Mississippi River at the Crescent City of New Orleans, Louisiana on February 2, 2008 at 12:34 p.m. this cloth was dipped in the Mississippi River on the east bank, at a site five leagues upriver from New Orleans in Kenner, LA. On February 3, it was dipped again about two leagues downriver from the French Quarter on the west bank in Algiers, across the river from the Chalmette Battlefield where the British were defeated by troops led by Andrew Jackson during the Battle of New Orleans, the last battle of the War of 1812.
The poem below was written by our maternal grandmother at the turn of the 20th century. She was a remarkable woman who did not let her blindness, which resulted from an accident at the age of three, stop her from doing a great many things.

Who Owns the River?

The river belongs to the nation.
The levee, they say, to the state.
The government runs navigation.

## Material supplied
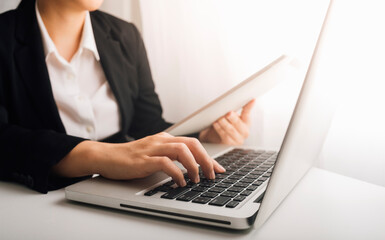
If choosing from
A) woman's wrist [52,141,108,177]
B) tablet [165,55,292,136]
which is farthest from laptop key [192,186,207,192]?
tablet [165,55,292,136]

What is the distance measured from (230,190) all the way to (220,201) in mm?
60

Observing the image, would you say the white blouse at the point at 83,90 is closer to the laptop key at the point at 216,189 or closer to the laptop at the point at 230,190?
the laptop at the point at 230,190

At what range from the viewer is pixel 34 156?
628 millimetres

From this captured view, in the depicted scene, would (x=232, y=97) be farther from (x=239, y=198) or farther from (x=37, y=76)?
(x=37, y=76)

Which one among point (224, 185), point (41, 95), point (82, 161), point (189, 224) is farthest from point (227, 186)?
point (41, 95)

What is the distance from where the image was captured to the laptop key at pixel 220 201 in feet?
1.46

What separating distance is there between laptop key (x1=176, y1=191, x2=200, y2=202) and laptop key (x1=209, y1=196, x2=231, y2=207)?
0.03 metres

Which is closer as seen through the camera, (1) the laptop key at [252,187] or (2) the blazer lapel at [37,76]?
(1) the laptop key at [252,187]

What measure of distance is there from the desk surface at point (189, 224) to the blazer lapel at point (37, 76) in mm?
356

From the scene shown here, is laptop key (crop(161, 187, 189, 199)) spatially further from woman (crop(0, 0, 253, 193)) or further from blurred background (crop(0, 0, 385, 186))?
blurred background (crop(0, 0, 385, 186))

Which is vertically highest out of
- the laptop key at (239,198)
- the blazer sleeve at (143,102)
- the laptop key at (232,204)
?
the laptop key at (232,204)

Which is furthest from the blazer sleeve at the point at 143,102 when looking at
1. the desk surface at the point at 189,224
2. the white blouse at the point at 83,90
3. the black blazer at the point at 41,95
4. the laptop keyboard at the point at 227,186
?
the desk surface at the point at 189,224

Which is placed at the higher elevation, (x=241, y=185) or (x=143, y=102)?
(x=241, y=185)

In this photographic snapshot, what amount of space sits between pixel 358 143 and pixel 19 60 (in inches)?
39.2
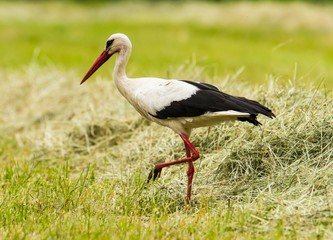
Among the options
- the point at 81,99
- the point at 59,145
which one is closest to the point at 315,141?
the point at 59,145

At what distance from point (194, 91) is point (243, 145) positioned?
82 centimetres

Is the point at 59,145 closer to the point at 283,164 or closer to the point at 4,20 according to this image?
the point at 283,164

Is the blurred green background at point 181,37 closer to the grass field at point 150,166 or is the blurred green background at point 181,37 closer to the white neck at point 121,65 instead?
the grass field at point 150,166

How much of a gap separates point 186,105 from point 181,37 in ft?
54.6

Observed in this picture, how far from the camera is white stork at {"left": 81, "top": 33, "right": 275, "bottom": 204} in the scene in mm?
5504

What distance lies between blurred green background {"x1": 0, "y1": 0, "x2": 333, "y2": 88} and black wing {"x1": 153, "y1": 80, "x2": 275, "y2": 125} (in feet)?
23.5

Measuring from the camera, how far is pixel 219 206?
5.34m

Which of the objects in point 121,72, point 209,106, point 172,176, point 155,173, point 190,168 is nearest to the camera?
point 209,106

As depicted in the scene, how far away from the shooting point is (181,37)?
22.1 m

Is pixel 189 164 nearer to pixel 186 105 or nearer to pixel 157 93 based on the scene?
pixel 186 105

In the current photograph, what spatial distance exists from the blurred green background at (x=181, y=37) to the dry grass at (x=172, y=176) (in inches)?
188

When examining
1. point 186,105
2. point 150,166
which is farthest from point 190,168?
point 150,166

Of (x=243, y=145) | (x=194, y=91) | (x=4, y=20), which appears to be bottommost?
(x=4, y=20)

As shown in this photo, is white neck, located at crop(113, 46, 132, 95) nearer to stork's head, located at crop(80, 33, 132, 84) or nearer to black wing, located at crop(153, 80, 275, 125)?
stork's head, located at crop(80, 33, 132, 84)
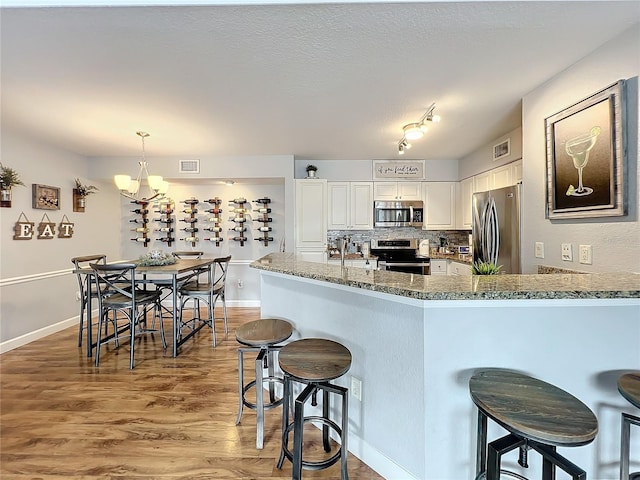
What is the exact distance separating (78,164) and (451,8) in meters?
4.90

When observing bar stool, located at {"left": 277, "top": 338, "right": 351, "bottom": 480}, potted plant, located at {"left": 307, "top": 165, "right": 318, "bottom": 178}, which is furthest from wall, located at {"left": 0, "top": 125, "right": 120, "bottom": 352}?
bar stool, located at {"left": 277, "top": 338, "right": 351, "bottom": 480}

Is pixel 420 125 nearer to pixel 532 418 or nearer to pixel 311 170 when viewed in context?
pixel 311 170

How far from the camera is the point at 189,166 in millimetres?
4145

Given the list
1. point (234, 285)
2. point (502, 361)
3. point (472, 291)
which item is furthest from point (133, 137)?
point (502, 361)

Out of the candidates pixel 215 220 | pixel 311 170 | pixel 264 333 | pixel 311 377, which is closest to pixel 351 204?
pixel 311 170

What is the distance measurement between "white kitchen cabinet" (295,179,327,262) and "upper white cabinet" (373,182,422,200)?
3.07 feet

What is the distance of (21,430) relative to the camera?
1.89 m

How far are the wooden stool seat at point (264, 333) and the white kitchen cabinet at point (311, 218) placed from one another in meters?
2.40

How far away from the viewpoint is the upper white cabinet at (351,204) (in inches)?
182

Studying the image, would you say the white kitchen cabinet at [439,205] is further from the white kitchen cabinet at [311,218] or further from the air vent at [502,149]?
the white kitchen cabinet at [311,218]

## Required work
a) In the Mississippi River text above, what caused the grandmother's blindness, and at what age?
b) Continue the poem in the Mississippi River text, starting with the line after its last one.

## Response list
a) An accident at the age of three.

b)
The commonwealth, though, pays the freight.

Now here is the problem that’s heavy —
Which is the right or the wrong?
When the water runs over the levee,
To whom does the river belong?

It’s the government’s river in summer
When the stage of the water is low.
But in spring when it gets on a hummer
And starts o’r the levee to flow,

When the river gets suddenly dippy,
The state must dig down in its tlll
And push back the old Mississippi,
Away from the farm and the hill.

I know very little of lawing.
I’ve made little study of courts.
I’ve done little giving and hawing
Through verdicts, opinions, reports;

Why need there be anything more said
When the river starts levees to climb?
If the government owns the aforesaid
It must own it all of the time.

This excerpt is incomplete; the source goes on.